All three experts agreed that three of the four requirements are pretty straight forward, but implementing multi-factor authentication on the accounts to manage DNS records may be more difficult.

Multi-factor authentication isn’t easy

And again, this was something that agencies were expected to do years ago as part of the Homeland Security Presidential Directive-12 implementation. OMB made a major push for agencies to ensure all their privileged users—those system administrators who would have access to DNS records—use smart cards to log onto their networks after the 2015 cyber attack against the Office of Personnel Management.

In the fiscal 2017 FISMA report to Congress, OMB says 93 percent of all privileged users are using smart identity cards to log into the network, but that doesn’t necessarily mean multi-factor authentication is installed on specific DNS servers.

Pescatore said some of these servers and applications are too old to handle card readers much less multi-factor authentication.

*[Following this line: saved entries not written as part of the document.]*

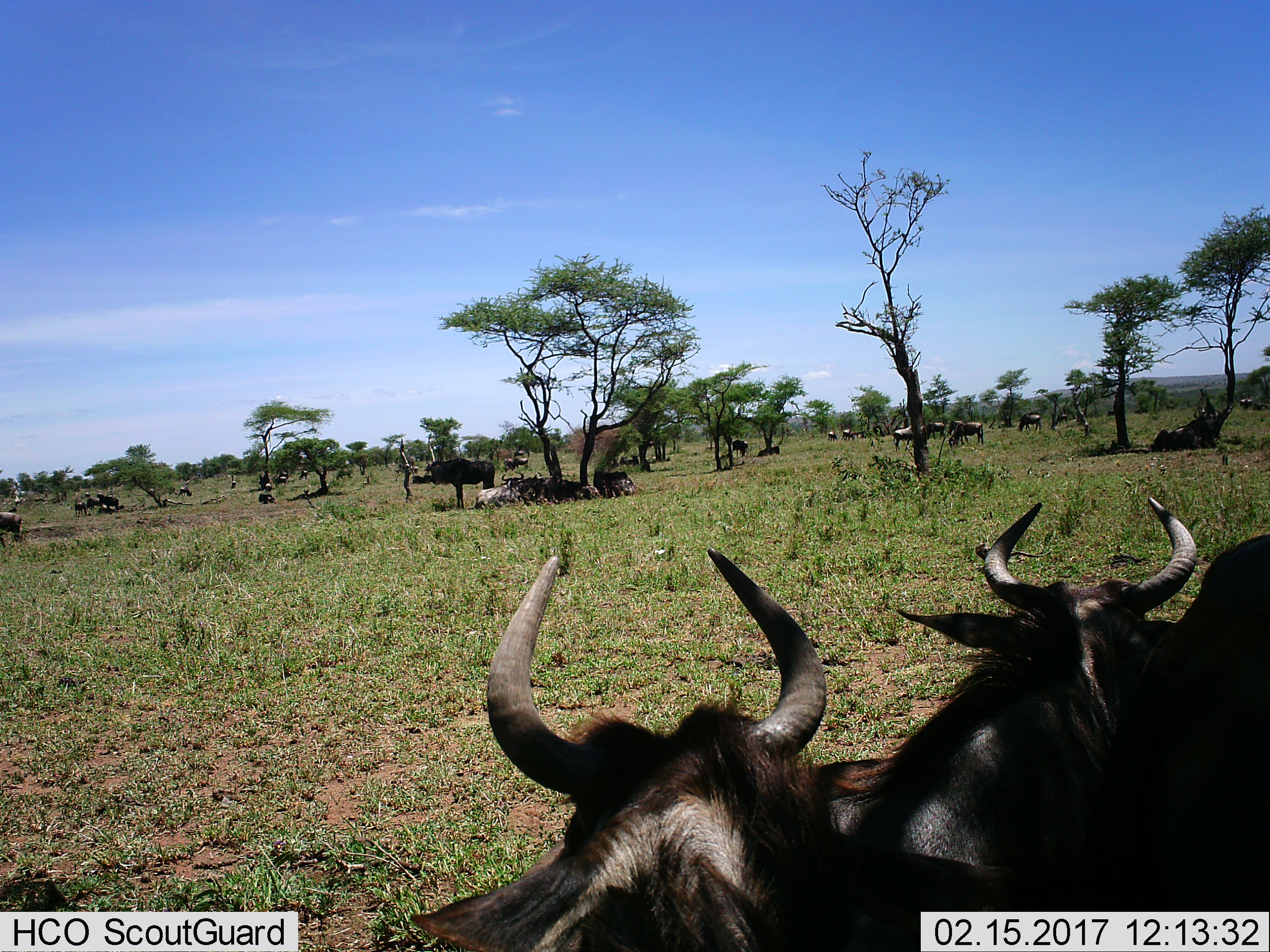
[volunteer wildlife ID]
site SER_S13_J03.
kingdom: Animalia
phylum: Chordata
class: Mammalia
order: Artiodactyla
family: Bovidae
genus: Connochaetes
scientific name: Connochaetes taurinus taurinus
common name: blue wildebeest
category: wildebeestblue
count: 11-50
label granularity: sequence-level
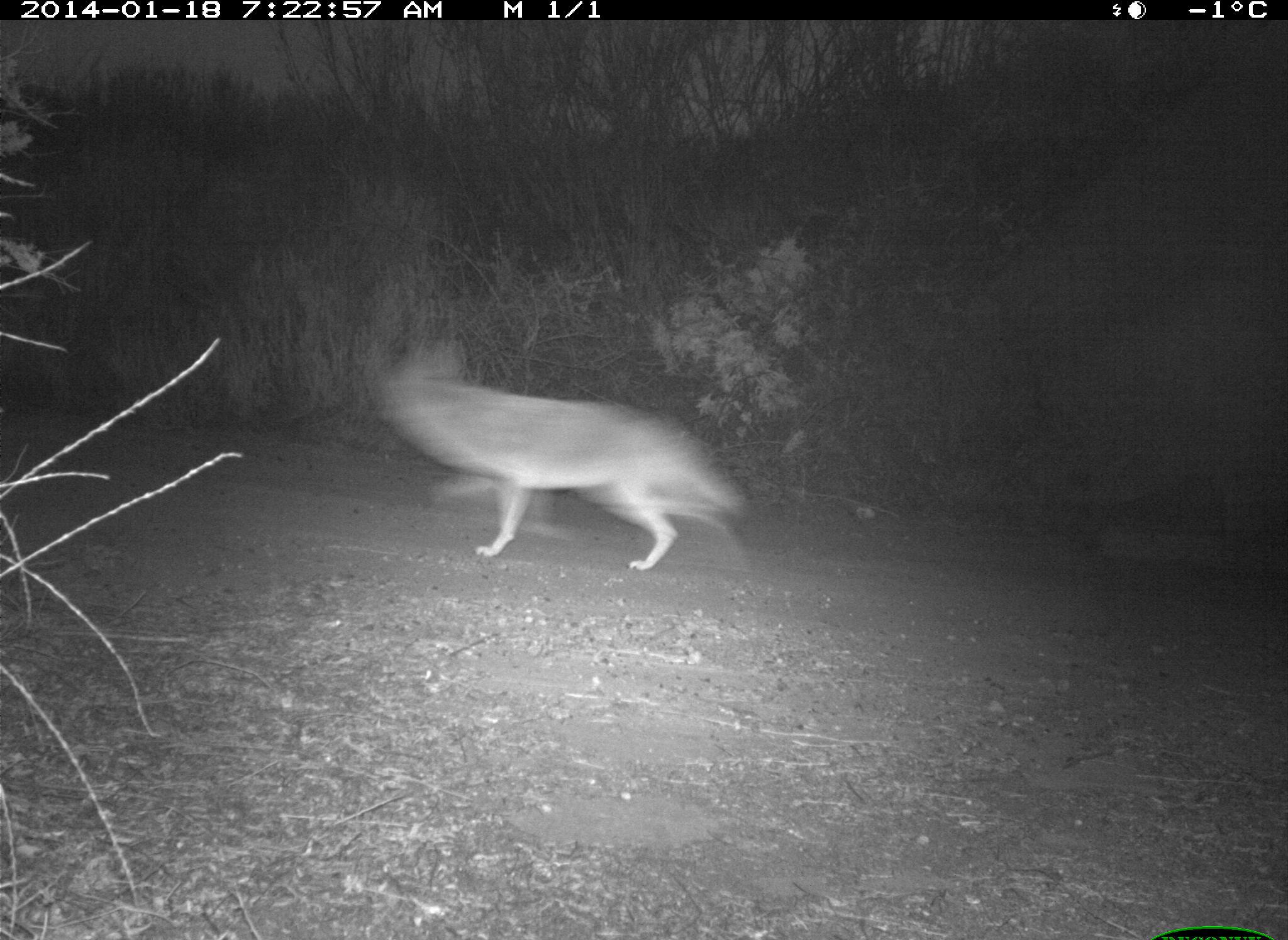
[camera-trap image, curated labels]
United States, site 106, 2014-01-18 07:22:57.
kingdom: Animalia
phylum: Chordata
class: Mammalia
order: Carnivora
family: Canidae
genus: Canis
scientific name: Canis latrans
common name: coyote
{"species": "coyote (Canis latrans)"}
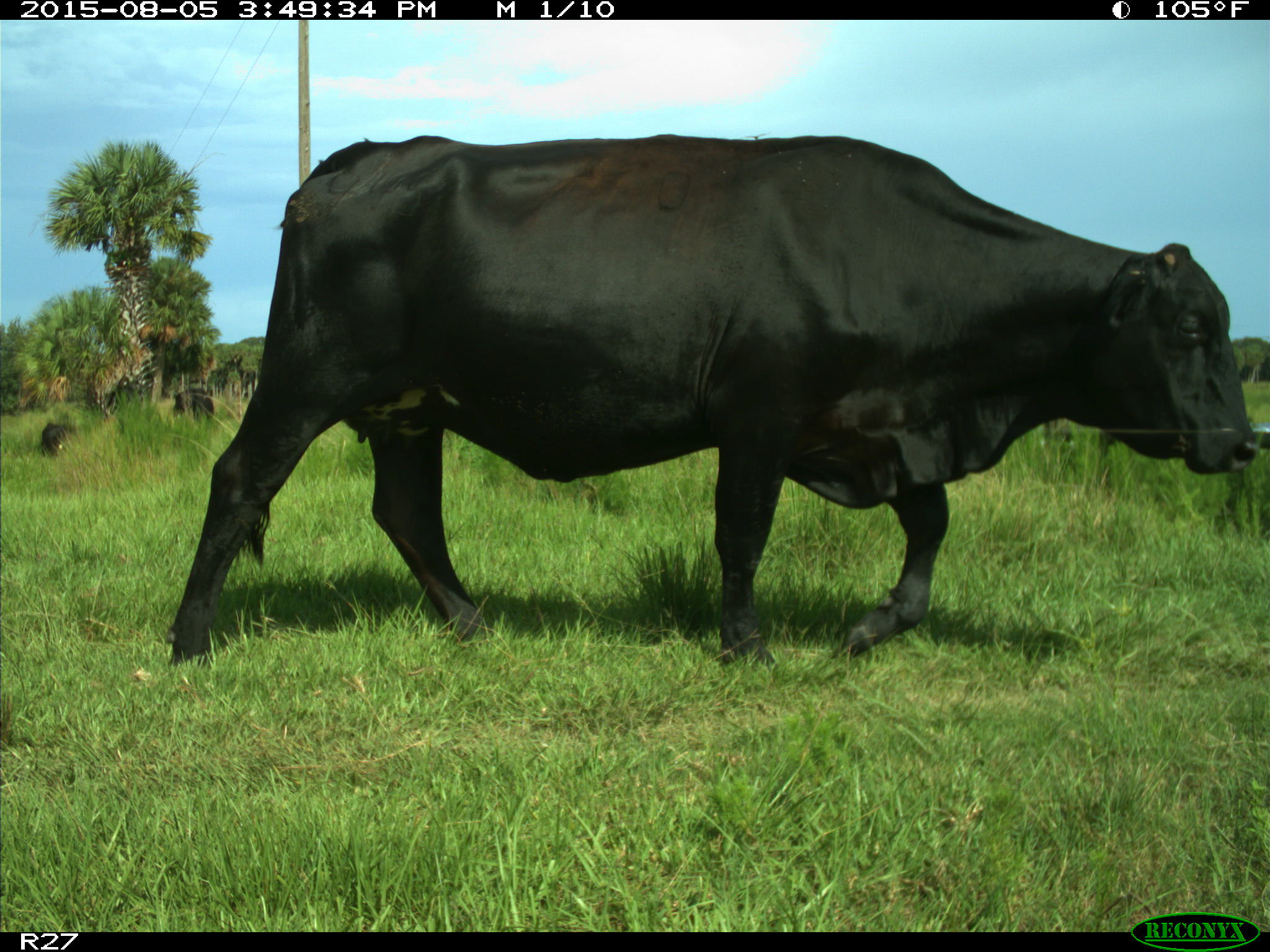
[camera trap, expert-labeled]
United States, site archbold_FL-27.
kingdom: Animalia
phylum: Chordata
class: Mammalia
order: Artiodactyla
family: Bovidae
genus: Bos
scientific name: Bos taurus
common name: domestic cow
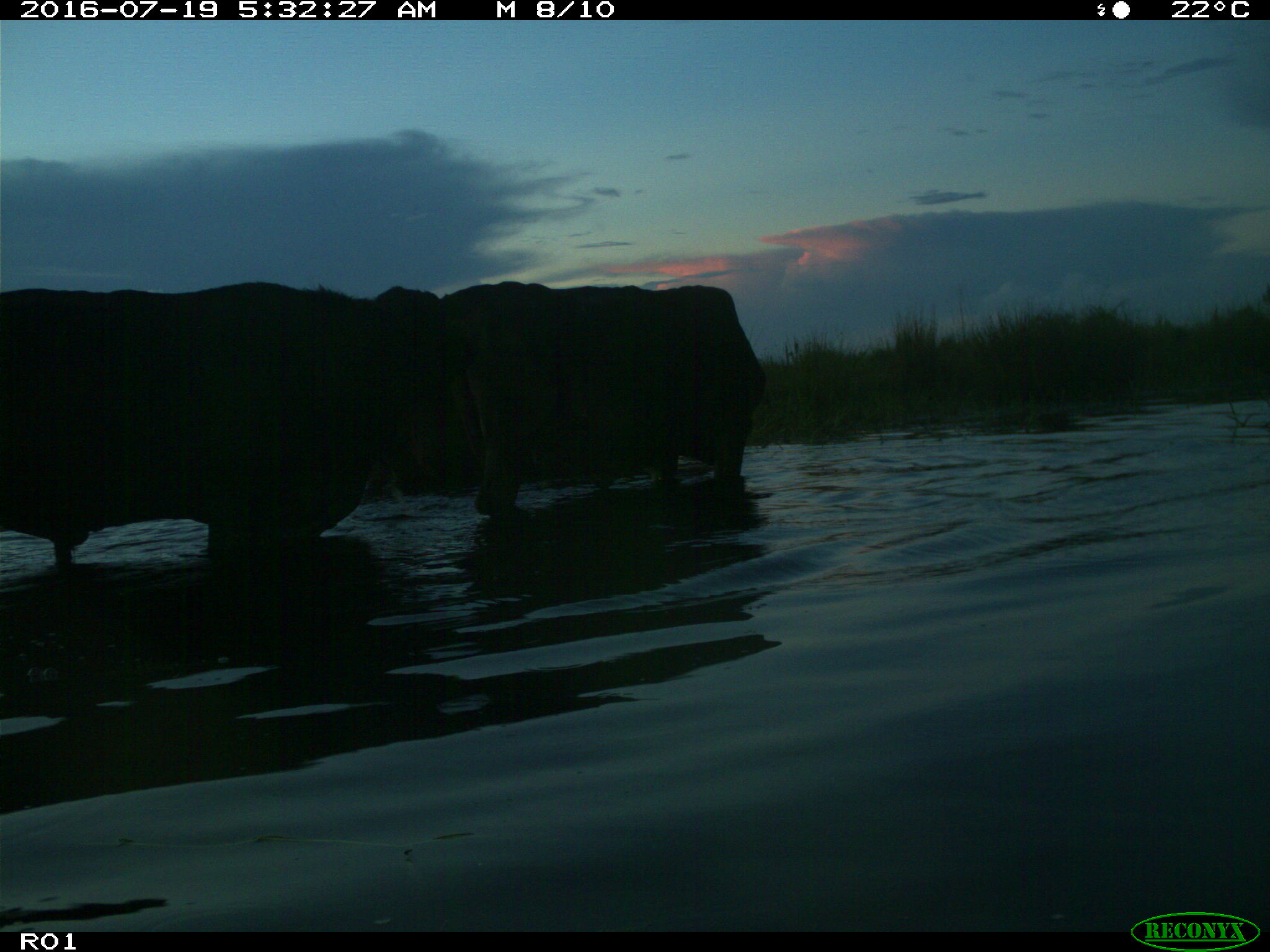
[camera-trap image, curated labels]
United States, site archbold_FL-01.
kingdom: Animalia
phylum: Chordata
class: Mammalia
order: Artiodactyla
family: Bovidae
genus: Bos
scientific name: Bos taurus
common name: domestic cow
Bos taurus (domestic cow).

“This is not a trivial thing to do,” he said. “The hardest part is where you put the smart card reader. There are number of things that have to made mandatory before it’s meaningful.”

Akamai’s Sullivan, however, said agencies should add even the most basic multi-factor authentication protections because it will make it harder for bad actors to successfully attack.

Sullivan also pointed out that DNS hi-jacking attacks are like the flu, they come back for a few months and then go away only to return again a few months later.

“The nature of these campaigns are not consistent where you see X per day. It will drop to 10 percent of X, and then six months later, it will be 10 times of X. These attacks come in waves, so once you have attackers spending time on DNS hi-jacking, you have to take care of it,” he said.

Unfortunately for agencies, the time they should have taken care of this was almost a decade ago and now required a fire drill during a partial government shutdown.